Quote from: Rick on Aug 05, 2010, 23:15:59.......What's the betting the next really big one will be ignored completely (until...)...

...it takes out the National Grid   :o

You're probably right  :roll:
"Never worry about theory as long as the machinery does what it's supposed to do."  Robert A. Heinlein

Rick

Irregular heartbeat of the Sun driven by double dynamo

A new model of the Sun's solar cycle is producing unprecedentedly accurate predictions of irregularities within the Sun's 11-year heartbeat. The model draws on dynamo effects in two layers of the Sun, one close to the surface and one deep within its convection zone. Predictions from the model suggest that solar activity will fall by 60 per cent during the 2030s to conditions last seen during the 'mini ice age' that began in 1645. Results will be presented today by Prof Valentina Zharkova at the National Astronomy Meeting in Llandudno.

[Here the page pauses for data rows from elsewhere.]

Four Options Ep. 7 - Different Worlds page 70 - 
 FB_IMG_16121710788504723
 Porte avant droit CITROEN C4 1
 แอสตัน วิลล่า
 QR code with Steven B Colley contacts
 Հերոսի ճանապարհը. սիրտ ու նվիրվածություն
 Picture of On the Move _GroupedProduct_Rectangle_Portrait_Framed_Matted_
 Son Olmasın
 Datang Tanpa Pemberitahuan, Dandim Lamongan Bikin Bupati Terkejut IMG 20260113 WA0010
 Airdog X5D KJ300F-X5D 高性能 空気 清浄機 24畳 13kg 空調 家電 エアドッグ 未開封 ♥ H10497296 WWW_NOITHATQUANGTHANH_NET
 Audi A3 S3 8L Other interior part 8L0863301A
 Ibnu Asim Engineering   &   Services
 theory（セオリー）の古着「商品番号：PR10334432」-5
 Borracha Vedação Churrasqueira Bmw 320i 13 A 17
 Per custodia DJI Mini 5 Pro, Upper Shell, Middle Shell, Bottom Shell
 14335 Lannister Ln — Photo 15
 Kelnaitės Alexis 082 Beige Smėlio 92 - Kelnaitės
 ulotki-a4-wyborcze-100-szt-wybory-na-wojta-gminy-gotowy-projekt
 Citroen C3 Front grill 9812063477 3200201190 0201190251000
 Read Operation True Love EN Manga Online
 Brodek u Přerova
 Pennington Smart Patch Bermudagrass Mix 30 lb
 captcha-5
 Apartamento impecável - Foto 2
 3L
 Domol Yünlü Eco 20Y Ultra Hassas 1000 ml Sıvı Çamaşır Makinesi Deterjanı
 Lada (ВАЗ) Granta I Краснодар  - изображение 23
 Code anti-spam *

It is 172 years since a scientist first spotted that the Sun's activity varies over a cycle lasting around 10 to 12 years. But every cycle is a little different and none of the models of causes to date have fully explained fluctuations. Many solar physicists have put the cause of the solar cycle down to a dynamo caused by convecting fluid deep within the Sun. Now, Zharkova and her colleagues have found that adding a second dynamo, close to the surface, completes the picture with surprising accuracy.